▶ _EXTRACTED INFORMATION_:
-------
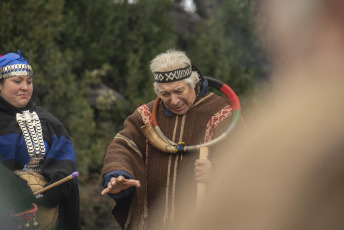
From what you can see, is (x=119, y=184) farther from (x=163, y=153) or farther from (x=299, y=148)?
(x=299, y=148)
-------
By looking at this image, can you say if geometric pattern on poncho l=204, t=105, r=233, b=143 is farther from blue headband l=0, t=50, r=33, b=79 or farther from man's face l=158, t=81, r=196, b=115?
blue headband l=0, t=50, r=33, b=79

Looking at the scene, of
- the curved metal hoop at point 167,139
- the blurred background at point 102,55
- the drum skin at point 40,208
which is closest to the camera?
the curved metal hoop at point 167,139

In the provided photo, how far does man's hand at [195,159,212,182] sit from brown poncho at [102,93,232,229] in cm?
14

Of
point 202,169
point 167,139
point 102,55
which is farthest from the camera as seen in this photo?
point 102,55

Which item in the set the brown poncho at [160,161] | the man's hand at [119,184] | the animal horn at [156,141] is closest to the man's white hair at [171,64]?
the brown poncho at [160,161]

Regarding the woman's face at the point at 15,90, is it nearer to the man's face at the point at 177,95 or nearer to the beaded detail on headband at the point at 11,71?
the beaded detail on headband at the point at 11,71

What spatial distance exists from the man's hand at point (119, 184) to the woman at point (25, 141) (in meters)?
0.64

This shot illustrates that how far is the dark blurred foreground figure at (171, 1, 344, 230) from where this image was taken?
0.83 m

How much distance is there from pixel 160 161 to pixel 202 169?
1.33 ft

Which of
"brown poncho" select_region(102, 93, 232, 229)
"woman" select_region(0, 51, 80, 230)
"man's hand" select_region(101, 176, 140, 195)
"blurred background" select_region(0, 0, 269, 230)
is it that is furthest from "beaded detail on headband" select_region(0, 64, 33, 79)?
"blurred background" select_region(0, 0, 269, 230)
-------
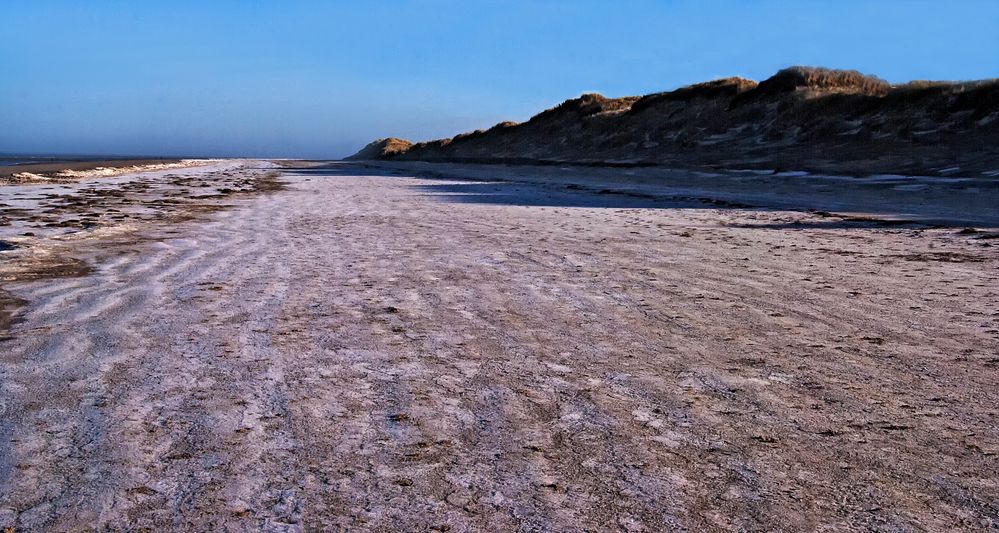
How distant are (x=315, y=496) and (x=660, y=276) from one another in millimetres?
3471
-------
▶ _TASK PROMPT_: Count the lines of the records above that contain the word "face". How many are there? Reply with the number only.

▶ _WRITTEN SOLUTION_: 2